I think it's the Internet troll in me, but when I read about this suit I chuckle. Let me explain. There's a comic book character I like named Stargirl. I have to admit, I've attempted to recreate her in "City of Heroes", but it's quite hard. However, long before CoH came out, I had a version of her in Second Life.

It just seems like going after "City of Heroes" is a publicity stunt or something. There's no way they can win.

2.

The "Motion to dismiss" linked is very 'enlightening'. Marvel going into COH, creating infringing characters, taking snapshots and then attempting to pass these as evidence of 'thousands of infringers' speaks volumes of the professionalism of the Marvel team... Incredible.

While its undeniable you can create a character that would look enough like a Marvel character to be considered infinging, the plaintiff is asking the court to focus on the user-decision paths that would specifically lead to infinging characters, without regard to the entire tree stucture of possibilities. Akin to saying a keyboard infinges the Hewlett Packard "HP" trademark in just two steps, because you can type an H, followed by a P; Without weighting the posibilities of the other paths or the relative amount of possible infinging vs non-infringing creations.

Discrete systems, such as *all* existing modern computing systems, have a limited set of possible states. There is no such thing as a 'blank slate' in a computing system - Further in this direction, should we accept the view that the universe exists as a discrete quantum-mechanical system, then nothing will fit the definition of a 'blank slate with endless possibilities'. Many? Yes. Endless? Not by a long shot.

Anyway... If only common sense had something to do laws...
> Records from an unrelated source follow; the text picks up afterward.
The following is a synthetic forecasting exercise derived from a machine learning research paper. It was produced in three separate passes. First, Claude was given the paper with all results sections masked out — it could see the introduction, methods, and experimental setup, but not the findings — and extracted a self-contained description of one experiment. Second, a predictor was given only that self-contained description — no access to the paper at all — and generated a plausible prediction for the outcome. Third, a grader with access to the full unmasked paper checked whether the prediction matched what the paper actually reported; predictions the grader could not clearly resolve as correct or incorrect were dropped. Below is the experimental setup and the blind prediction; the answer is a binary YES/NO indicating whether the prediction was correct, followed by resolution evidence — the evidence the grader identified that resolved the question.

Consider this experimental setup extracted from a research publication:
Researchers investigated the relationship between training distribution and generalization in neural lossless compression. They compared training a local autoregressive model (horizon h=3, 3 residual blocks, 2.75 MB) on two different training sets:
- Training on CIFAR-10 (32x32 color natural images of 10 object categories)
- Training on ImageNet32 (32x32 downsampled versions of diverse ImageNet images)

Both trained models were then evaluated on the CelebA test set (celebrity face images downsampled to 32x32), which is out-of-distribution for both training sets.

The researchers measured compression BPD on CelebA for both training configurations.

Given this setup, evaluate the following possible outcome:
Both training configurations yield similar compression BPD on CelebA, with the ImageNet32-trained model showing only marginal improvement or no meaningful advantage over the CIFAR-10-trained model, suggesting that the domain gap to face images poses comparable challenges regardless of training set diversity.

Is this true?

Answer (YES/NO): NO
I believe Marvel is -perhaps unwittingly so- exposing themselves to taking a major blow back home. The court might find that the most popular 'heroes' Marvel owns the IP to and is claiming infringement upon, or their general features, are so embedded in the general culture as to be considered 'generic' and no longer a distinguishing 'mark'.

3.

Andrew Burton>However, long before CoH came out, I had a version of her in Second Life.

Just as well for Linden Labs that NCSoft is far richer than they are, then! Otherwise, they'd have been sued first.

Richard

4.

Would Marvel have any right to sue them if NCSoft had expanded it's ability trees to the point where you could customize literally anything you wanted instead of pre-built template trees?

I'm pretty sure Marvel would have to say they own "comics" as in all of them to win a lawsuit in that case, although, personally I don't see much difference either way. Marvel doesn't seem to be making a very bright move, I wonder when people are going to realize being sue happy doesn't ever really solve anything...

5.

Hello. Mi name is Juan Terranova. My family is from Italy, but we all live in Buenso Aires since 1949. I Hace a ciberplace in www.juanterranova.com.ar

Juste a coincidence.

6.

I wonder...if I started a business hosting a monthly costume party and charged $15 a head to get in, would I/could I/should I be held responsible if one of my guests choose to wear a homemade Spider-Man costume? Would the answer change if he wore a licensed costume? If I provided a variety of costume accessories and someone was able to fashion a crude but recognizeable costume from a red ski mask and t-shirt? What if it were a LARP party that allowed the guests to participate in storylines?

I'm just wondering if the perception of infringement becomes more or less clear in a different context, and how the two scenarios differ. Is it the size of the audience?

7.

Andres said >I believe Marvel is -perhaps unwittingly so- exposing themselves to taking a major blow back home. The court might find that the most popular 'heroes' Marvel owns the IP to and is claiming infringement upon, or their general features, are so embedded in the general culture as to be considered 'generic' and no longer a distinguishing 'mark'.>


I doubt Marvel is doing this unwittingly, as it is exactly lawsuits like this which, as I understand it, make it clear that Marvel is actively defending their trademarks in order to prevent them from falling into the public domain. Win or lose this particular suit, they establish that they will do what they can to defend their property as their own.

8.

marvel sucks

9.

Theo> "I wonder...if I started a business hosting a monthly costume party and charged $15 a head to get in, would I/could I/should I be held responsible if one of my guests choose to wear a homemade Spider-Man costume? Would the answer change if he wore a licensed costume? If I provided a variety of costume accessories and someone was able to fashion a crude but recognizeable costume from a red ski mask and t-shirt?"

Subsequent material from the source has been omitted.